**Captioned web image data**
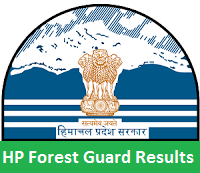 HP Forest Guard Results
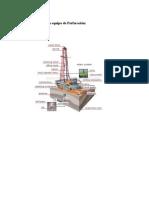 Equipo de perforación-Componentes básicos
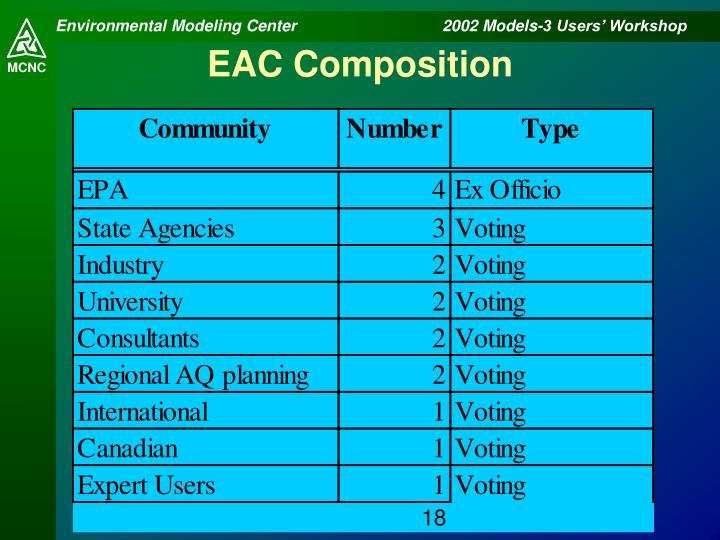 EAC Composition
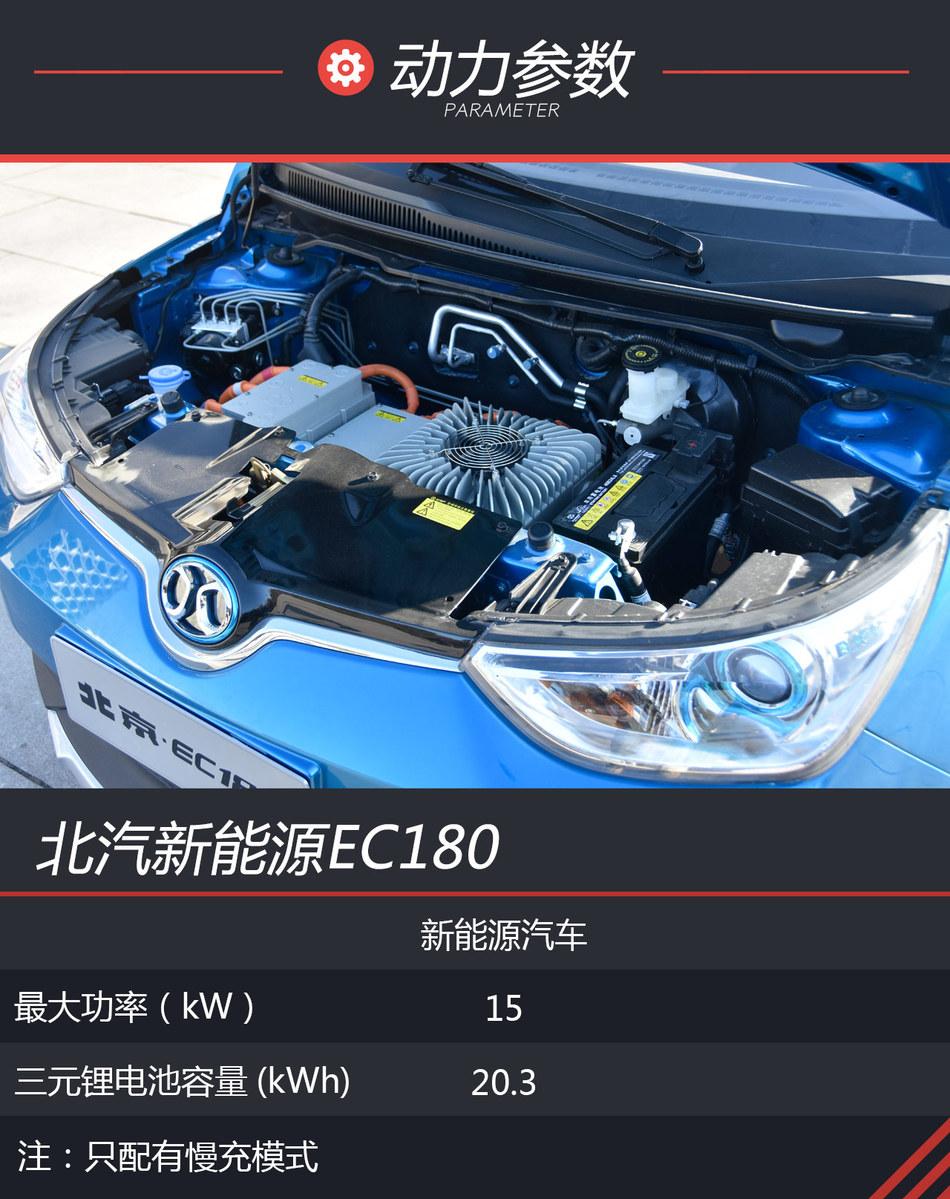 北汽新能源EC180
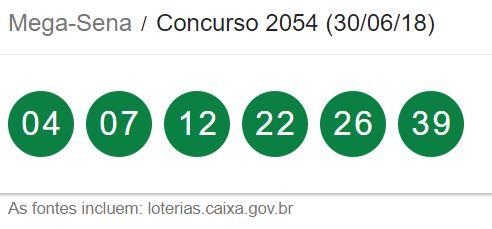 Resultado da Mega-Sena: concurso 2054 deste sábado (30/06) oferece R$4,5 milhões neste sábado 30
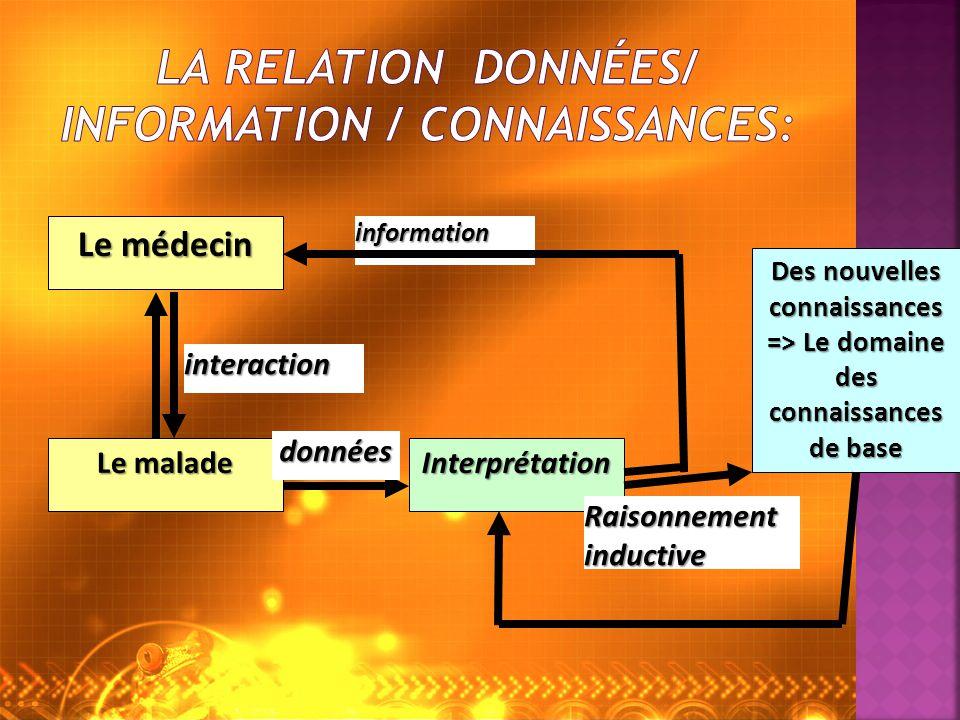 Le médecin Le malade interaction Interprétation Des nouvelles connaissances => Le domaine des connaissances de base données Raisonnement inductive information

**What the task asks**
The reply should hold every entry above, given again exactly, but not a single picture.

**Response to the exercise**
 HP Forest Guard Results
 Equipo de perforación-Componentes básicos
 EAC Composition
 北汽新能源EC180
 Resultado da Mega-Sena: concurso 2054 deste sábado (30/06) oferece R$4,5 milhões neste sábado 30
 Le médecin Le malade interaction Interprétation Des nouvelles connaissances => Le domaine des connaissances de base données Raisonnement inductive information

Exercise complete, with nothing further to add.